Qu’ils soient simples paysans, nobles seigneurs ou hommes d’Église, tous les humains devront un jour lui payer leur tribut et seront à leur heure emportés par cet ouvrier de la mort (oberour ar marv). Grand, les cheveux longs et blancs, la figure ombragée d’un large feutre, son corps maigre est toutefois fait de restes de chair et d’os. Normal puisqu’il a été jadis un humain ! Il s’empare en
effet du corps du dernier mort de l’année et fait son office pendant un an et une nuit, tenant dans sa main sa faux. À l’issue de son « contrat » d’ouvrage, celui- ci est remplacé par l’ultime défunt de l’an écoulé. D’aucuns prétendent aussi que le premier mort de janvier devient son domestique, « le commis de l’Ankou » (komis an Ankou), pour l’aider dans sa tâche.
Erwannig, l’Ankou de Ploumilliau
Quand on entend le « Wig Ha Wag », le bruit que fait sa sinistre charrette (karriguel an Ankou), on sait que quelqu’un va bientôt mourir… Quant à celui qui croise son regard ou simplement le voit, malheur à lui ! Il est sûr de défuncter dans l’année ! Les gens d’Armor, pays de la mer, affirment, eux, qu’il conduit une « barque de nuit » (bag noz) en lieu et place de la charrette et qu’il y recueille les « anaon », les âmes des trépassés, pour les transporter vers les rives de l’au- delà.
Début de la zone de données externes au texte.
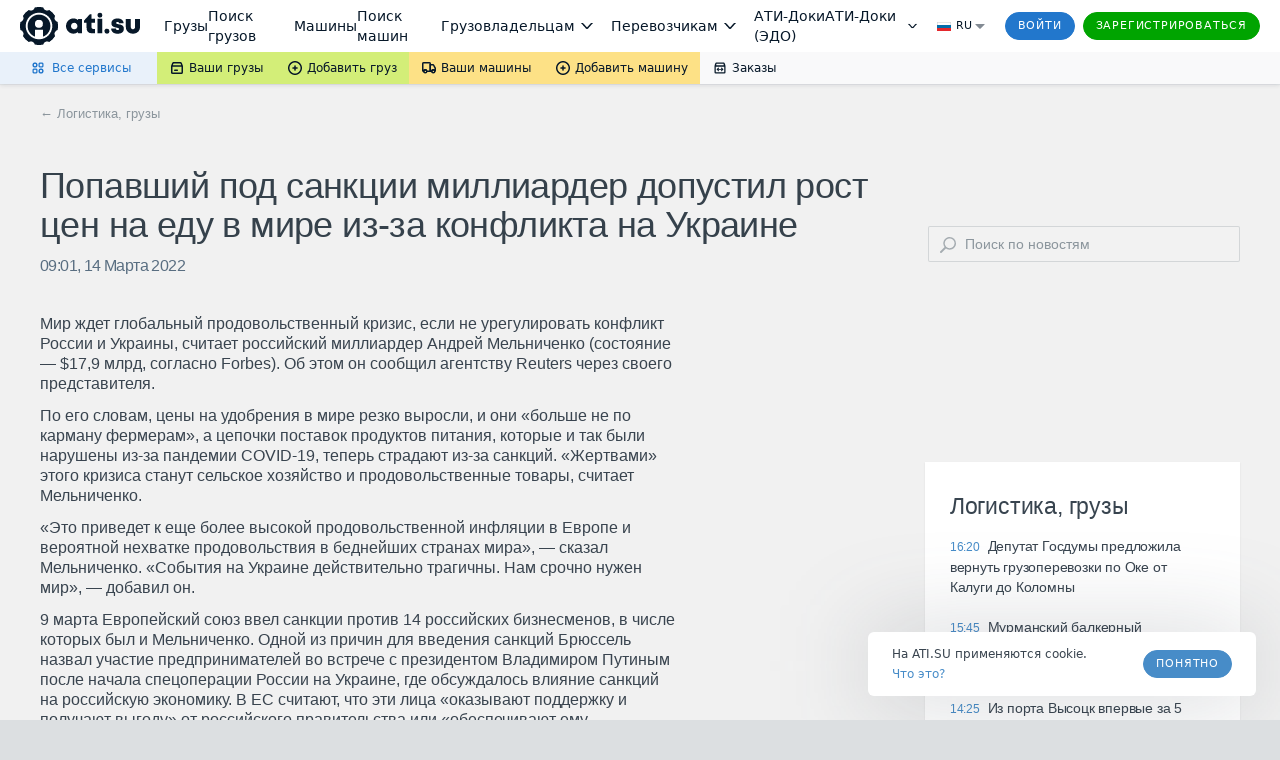

--- FILE ---
content_type: image/svg+xml
request_url: https://news.ati.su/assets/img/pin_drop.svg
body_size: 46
content:
<svg xmlns="http://www.w3.org/2000/svg" fill="#64b82a" height="24" width="24"><path d="M18 8c0-3.31-2.69-6-6-6S6 4.69 6 8c0 4.5 6 11 6 11s6-6.5 6-11zm-8 0c0-1.1.9-2 2-2s2 .9 2 2-.89 2-2 2c-1.1 0-2-.9-2-2zM5 20v2h14v-2H5z"/></svg>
L’Ankou porte haut sa faux dont le tranchant est tourné vers l’extérieur. Quand il fauche, il ne la ramène pas à lui, a contrario de ce que font les moissonneurs, mais il la lance en avant. Il est aussi parfois muni du « maillet bénit » (mell benniget) qu’il utilise pour hâter le trépas des agonisants. Lorsqu’un mourant « passe » les yeux ouverts, c’est que l’Ankou n’a pas fini sa besogne dans la maison, et il faut s’attendre à le voir revenir bientôt pour un autre membre de la famille.
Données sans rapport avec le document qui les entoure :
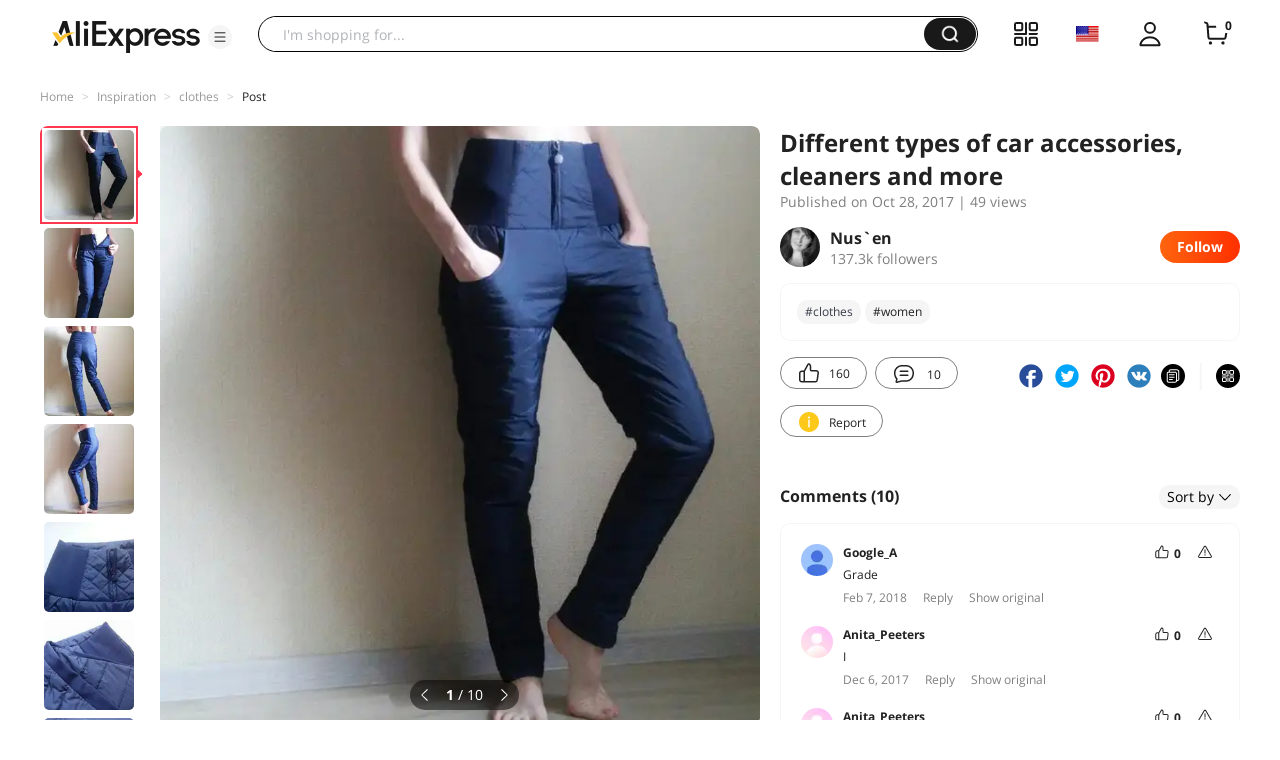

--- FILE ---
content_type: application/javascript
request_url: https://aplus.aliexpress.com/eg.js?t=1769273352797
body_size: 75
content:
window.goldlog=(window.goldlog||{});goldlog.Etag="Cub7IY0w1jkCAQ07o/b5qyj2";goldlog.stag=2;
La petite église de Ploumilliau, dans les Côtes- d’Armor, a été reconstruite
au tout début du XVIIe siècle. Elle est dédiée à saint Milliau, roi d’Armorique assassiné par son frère Rivod, et abrite la représentation la plus connue de l’Ankou. Il existait autrefois deux statues que l’on plaçait de part et d’autre du cercueil, durant les cérémonies d’enterrement. Mais elles terrifiaient tant les enfants de choeur que certains s’évanouissaient. On enleva l’une des figures qui disparut peu après tandis que l’autre restait exposée dans le sanctuaire. Mais certaines ouailles lui adressant des prières afin d’obtenir le trépas d’autrui, les prêtres, révoltés par ce genre de pratique, décidèrent d’ôter la statue. Depuis elle a retrouvé sa place.
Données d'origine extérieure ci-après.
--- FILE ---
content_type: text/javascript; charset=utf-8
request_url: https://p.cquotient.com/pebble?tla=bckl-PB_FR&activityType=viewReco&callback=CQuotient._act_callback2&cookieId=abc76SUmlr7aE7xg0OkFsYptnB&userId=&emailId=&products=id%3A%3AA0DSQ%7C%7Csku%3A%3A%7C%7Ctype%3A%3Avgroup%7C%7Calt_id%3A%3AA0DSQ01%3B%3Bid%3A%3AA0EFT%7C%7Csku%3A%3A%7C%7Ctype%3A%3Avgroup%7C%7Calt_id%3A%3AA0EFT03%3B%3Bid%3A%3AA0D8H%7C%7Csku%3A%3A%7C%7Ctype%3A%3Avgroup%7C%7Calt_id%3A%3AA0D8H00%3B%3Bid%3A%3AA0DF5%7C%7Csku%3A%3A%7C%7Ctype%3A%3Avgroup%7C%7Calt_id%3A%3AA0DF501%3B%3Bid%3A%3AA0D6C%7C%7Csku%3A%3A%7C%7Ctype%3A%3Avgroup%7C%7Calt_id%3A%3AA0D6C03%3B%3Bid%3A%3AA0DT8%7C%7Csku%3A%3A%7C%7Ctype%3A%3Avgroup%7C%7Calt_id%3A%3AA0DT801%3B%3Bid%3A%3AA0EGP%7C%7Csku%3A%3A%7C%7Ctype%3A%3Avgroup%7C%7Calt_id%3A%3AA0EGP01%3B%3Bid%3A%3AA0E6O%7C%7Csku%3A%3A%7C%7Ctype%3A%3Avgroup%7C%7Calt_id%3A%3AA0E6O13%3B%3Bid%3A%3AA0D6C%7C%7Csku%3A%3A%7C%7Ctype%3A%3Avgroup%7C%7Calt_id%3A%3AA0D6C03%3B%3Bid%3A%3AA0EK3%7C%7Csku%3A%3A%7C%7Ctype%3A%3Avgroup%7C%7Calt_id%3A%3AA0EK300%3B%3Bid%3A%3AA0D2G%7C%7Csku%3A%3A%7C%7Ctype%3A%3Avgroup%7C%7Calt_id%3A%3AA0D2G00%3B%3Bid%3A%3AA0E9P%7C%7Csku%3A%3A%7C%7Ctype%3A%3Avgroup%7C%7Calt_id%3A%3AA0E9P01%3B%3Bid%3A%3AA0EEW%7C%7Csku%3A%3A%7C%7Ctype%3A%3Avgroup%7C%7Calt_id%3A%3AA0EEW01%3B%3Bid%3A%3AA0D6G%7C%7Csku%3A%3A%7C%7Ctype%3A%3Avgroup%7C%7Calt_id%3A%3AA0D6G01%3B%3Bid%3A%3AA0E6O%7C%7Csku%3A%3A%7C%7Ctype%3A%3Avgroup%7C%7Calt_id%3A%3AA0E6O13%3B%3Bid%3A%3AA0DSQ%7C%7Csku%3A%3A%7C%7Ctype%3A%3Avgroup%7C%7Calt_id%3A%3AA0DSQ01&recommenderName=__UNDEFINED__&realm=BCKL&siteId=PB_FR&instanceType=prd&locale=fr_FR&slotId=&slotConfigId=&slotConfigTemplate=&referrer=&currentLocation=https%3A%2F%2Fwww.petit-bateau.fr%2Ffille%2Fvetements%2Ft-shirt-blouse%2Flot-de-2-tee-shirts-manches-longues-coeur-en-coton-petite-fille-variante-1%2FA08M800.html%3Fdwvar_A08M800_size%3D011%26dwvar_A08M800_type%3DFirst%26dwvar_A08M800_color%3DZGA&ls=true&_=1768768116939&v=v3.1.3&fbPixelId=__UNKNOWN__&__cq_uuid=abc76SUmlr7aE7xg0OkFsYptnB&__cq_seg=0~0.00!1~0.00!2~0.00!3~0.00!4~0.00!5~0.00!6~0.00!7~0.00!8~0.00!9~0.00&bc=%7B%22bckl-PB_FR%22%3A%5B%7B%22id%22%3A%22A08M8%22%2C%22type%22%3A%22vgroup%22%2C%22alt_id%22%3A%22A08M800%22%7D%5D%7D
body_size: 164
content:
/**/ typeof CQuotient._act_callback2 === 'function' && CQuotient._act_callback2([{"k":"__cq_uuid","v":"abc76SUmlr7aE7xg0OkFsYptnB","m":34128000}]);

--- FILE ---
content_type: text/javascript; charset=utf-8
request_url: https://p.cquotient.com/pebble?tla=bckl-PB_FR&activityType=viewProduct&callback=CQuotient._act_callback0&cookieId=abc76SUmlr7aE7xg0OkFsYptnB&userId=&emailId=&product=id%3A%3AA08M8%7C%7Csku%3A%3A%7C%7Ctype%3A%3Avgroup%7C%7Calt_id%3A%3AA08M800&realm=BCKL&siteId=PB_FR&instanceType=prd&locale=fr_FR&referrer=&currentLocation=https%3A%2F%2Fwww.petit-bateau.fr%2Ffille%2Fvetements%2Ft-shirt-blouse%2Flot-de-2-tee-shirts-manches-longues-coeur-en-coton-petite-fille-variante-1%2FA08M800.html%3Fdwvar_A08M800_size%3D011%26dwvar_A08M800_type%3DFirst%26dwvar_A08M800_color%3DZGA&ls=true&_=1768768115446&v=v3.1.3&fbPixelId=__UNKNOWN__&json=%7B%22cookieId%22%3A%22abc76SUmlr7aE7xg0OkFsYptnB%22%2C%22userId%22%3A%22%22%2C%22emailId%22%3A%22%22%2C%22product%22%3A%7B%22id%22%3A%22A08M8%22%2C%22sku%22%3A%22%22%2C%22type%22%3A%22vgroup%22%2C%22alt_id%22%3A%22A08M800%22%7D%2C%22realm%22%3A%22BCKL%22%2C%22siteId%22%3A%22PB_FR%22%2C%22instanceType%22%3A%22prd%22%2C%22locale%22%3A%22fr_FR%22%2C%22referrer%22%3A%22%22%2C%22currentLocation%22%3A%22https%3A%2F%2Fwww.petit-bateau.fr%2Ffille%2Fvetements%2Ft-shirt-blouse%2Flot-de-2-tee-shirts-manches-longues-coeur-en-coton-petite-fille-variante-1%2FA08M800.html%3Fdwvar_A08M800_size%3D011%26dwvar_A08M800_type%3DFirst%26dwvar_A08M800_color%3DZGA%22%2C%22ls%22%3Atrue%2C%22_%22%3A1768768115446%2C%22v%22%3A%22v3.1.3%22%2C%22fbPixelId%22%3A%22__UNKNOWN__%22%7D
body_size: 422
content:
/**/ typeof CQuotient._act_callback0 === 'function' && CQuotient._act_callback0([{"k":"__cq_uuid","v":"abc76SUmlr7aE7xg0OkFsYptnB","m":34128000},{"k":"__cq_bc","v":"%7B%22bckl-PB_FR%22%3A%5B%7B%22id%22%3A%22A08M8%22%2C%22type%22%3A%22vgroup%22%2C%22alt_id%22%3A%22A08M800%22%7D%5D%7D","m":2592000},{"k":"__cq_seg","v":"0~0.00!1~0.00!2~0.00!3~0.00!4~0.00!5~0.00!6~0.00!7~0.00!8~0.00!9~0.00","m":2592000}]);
Ossuaires et boîtes à crânes
L’Ankou est ici rituellement représenté sous la forme d’un squelette tenant une faux de la main droite et une pelle de la main gauche. Les habitants de la petite ville venaient autrefois nombreux lui porter des offrandes et le prier. Ils lui avaient même donné le surnom familier d’Erwannig Plouillio (c’est-à- dire le petit Yves de Ploumilliau), une façon de se glisser dans ses bonnes grâces et de le faire apparaître moins redoutable…
Les cimetières ont à présent déménagé à la périphérie des bourgs, mais la mort continue de fasciner les Bretons. À partir du XVe siècle, on construit des ossuaires pour recueillir les restes exhumés des tombes lorsque la place manque. Celui de Lanrivain (XVe siècle), dans les Côtes- d’Armor, figure parmi les derniers à conserver encore des reliques, avec celui de Trégornan- en- Glomel.
Quand les ossuaires étaient pleins et qu’il était donc nécessaire de les vider, certaines paroisses autorisaient la famille du défunt à déposer leur crâne dans un petit reliquaire, la « boîte à crânes ». En forme de petite chapelle, souvent surmontée d’une petite croix, cette boîte pouvait être peinte ou dorée. Y étaient indiqués les dates de décès et le nom du mort. Ces boîtes étaient souvent exposées sur les rebords de l’ossuaire ou dans des niches aménagées dans le mur du cimetière.